The decades of the 1980s and ’90s were a time of tremendous pressure for change in union–management relations around the world. This pressure came from increases in market competition within and between countries, the rapid rate of technological progress, the changing nature of the work force, shifts in jobs from highly unionized large manufacturing firms and industries to smaller, newer firms and service industries, and, in some countries, the election of governments less supportive of unions. As a result unions in the majority of industrialized countries have lost membership and continue to debate how best to adjust their strategies and practices to their changing environments. The following discussion, therefore, focuses both on the traditional union–management practices that have dominated relations since the 1930s and on how these practices have responded to pressures for change.
Union organizing
The typical way in which workers become organized into a union in the United States is through an election campaign and vote on representation. A majority of workers must vote in favour of union representation and collective bargaining. In these campaigns arguments about the need for a union and the benefits of collective bargaining are countered by employer efforts to convince workers that they do not need a union. American workers historically have taken a pragmatic approach to this choice: they vote in favour of union representation only when they are highly dissatisfied with their employer and when they see union representation as a viable means of improving their employment conditions.
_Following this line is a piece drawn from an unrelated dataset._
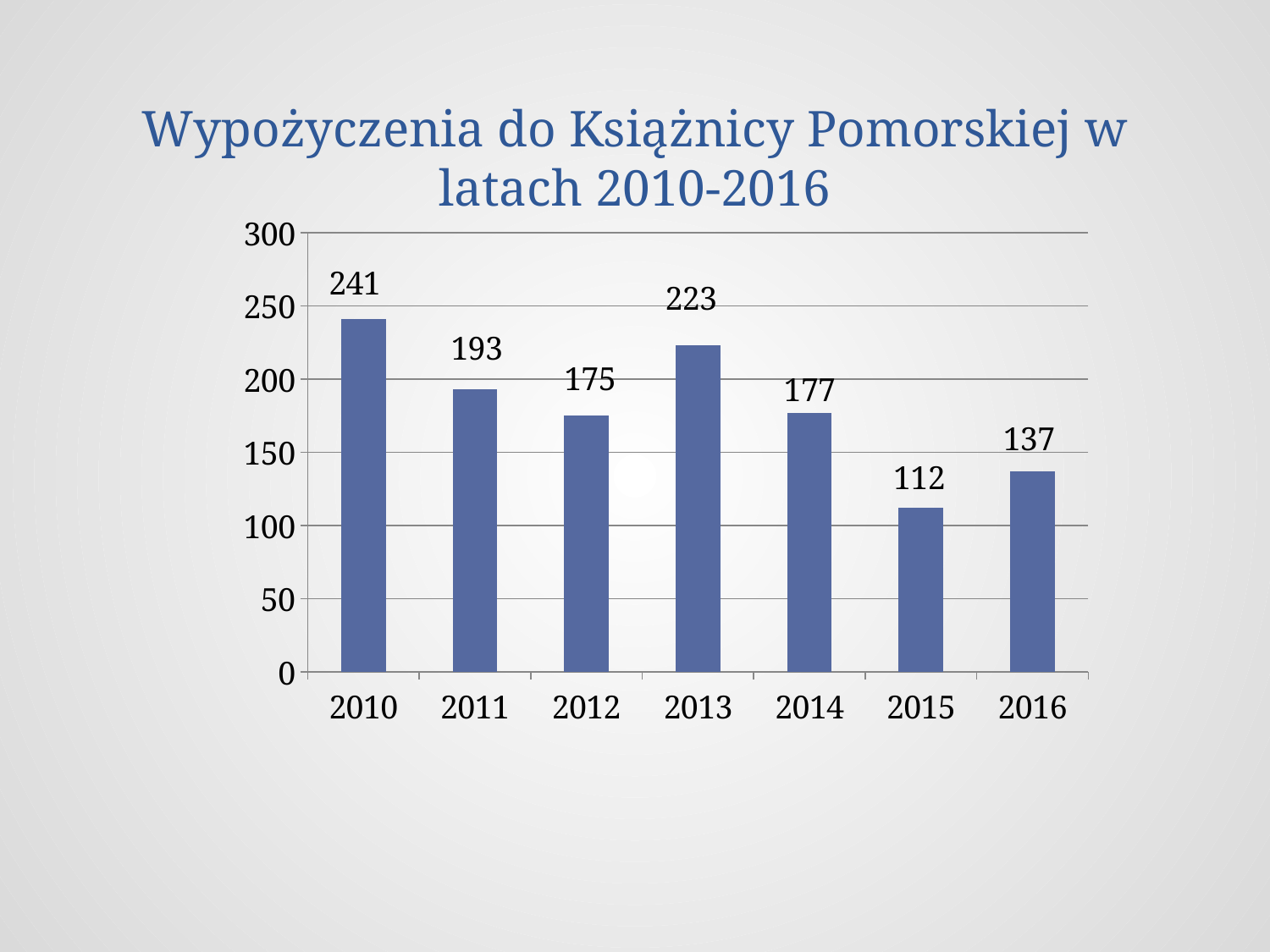
What is the difference between the values for 2013 and 2014? 46 What is the title of the chart? Wypożyczenia do Książnicy Pomorskiej w latach 2010-2016 What is the value for 2015? 112 How many years are shown on the x axis? 7 Is the value for 2014 greater or less than 150? greater What is the value for 2013? 223 What is the difference between the values for 2010 and 2016? 104 Which year has the highest value? 2010 What is the value for 2010? 241 What kind of chart is shown on the slide? bar chart Which is larger, the value for 2011 or the value for 2012? 2011 Which year has the lowest value? 2015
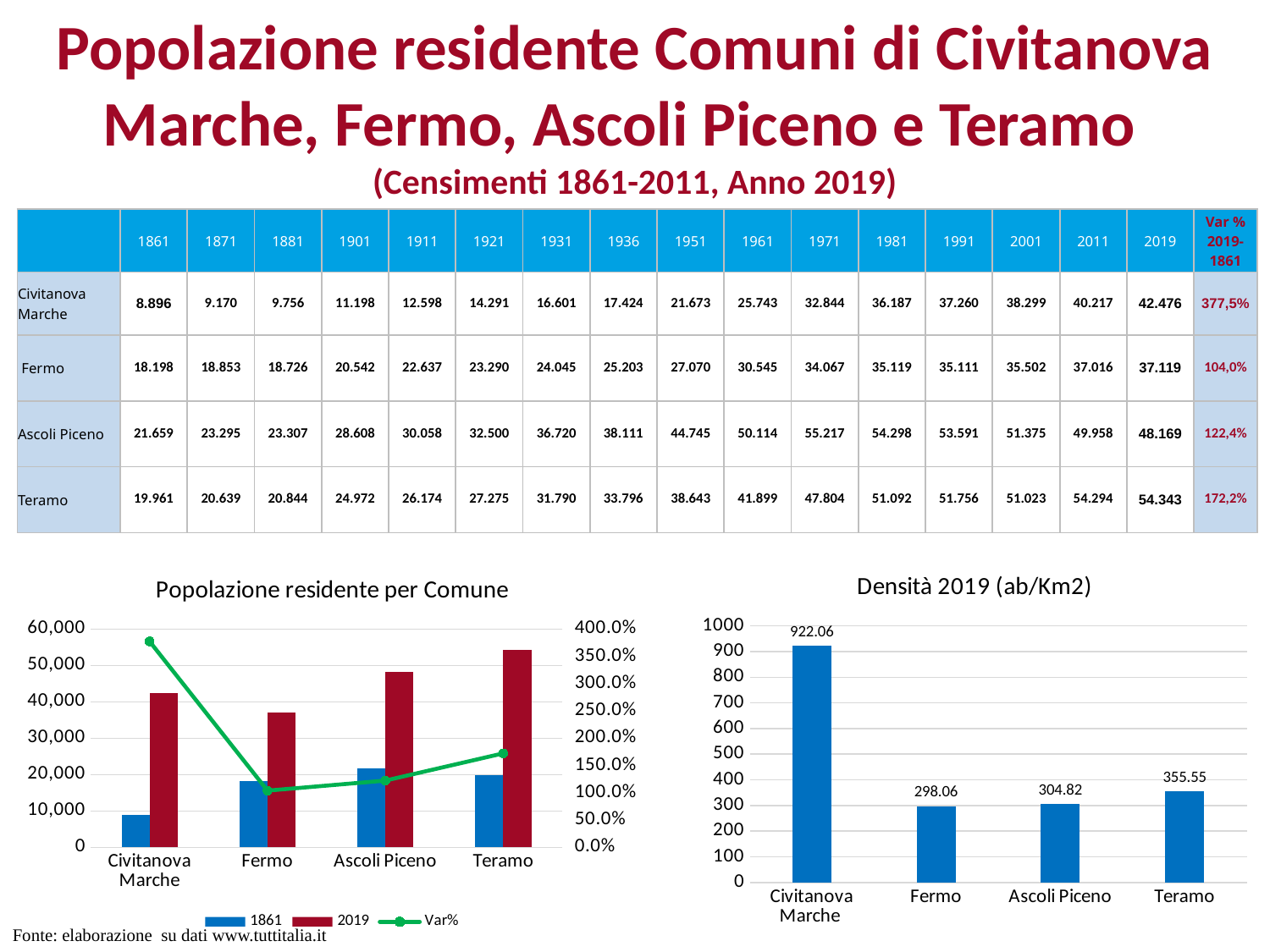
In the 'Densità 2019 (ab/Km2)' chart, what is the value for Teramo? 355.55 In the 'Popolazione residente per Comune' chart, how many series does the legend list? 3 In the 'Densità 2019 (ab/Km2)' chart, which comune has the highest density? Civitanova Marche In the 'Popolazione residente per Comune' chart, which colour represents the 2019 series in the legend? Dark red What kind of chart is 'Densità 2019 (ab/Km2)'? Bar chart In the 'Densità 2019 (ab/Km2)' chart, how many comuni are shown? 4 In the 'Popolazione residente per Comune' chart, which comune has the highest Var% point? Civitanova Marche In the 'Popolazione residente per Comune' chart, is the 2019 bar for Teramo greater or less than 50,000? greater In the 'Densità 2019 (ab/Km2)' chart, which comune has the lowest density? Fermo In the 'Popolazione residente per Comune' chart, is the 1861 bar for Civitanova Marche greater or less than 10,000? less In the 'Densità 2019 (ab/Km2)' chart, what is the difference between the values for Teramo and Fermo? 57.49 In the 'Densità 2019 (ab/Km2)' chart, what is the value for Civitanova Marche? 922.06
In the case of clerical and professional employees, unions have appealed by arguing that one need not see the employer as hostile or untrustworthy to believe in the need for collective representation. When an organizing drive took place among clerical and technical employees at Harvard University, for instance, the union campaigned on the slogan, “It’s not anti-Harvard to be pro-union.” While this approach has gained favour among white-collar and professional workers, it still is the exception rather than the rule for these workers to join a union, with the notable exception of government employees.
Sometimes employers voluntarily recognize the union or remain neutral in the election process. This is most often the case in the public sector. Some private-sector employers have voluntarily recognized unions in new establishments in return for union cooperation and participation in the task of designing the work system, training the work force, and starting up operations. Such accommodation, however, is the exception in the United States; the typical picture of an organizing drive is still one of aggressive union campaigning in the face of aggressive employer opposition.
The more adversarial the organizing campaign, the more likely it is that the bargaining relationship will develop along similar adversarial lines. Conversely, the less resistance to organizing by the employer, the higher the likelihood that the union–management relationship will evolve along cooperative lines. For example, one large manufacturing company that voluntarily recognized a union in the 1940s, and has remained neutral in organizing drives held in new plants opened since then, has experienced only one brief strike in its entire history. This record stands in marked contrast to the pitched organizing battles and frequent strikes experienced over the years in the rubber, meat-packing, and coal-mining industries.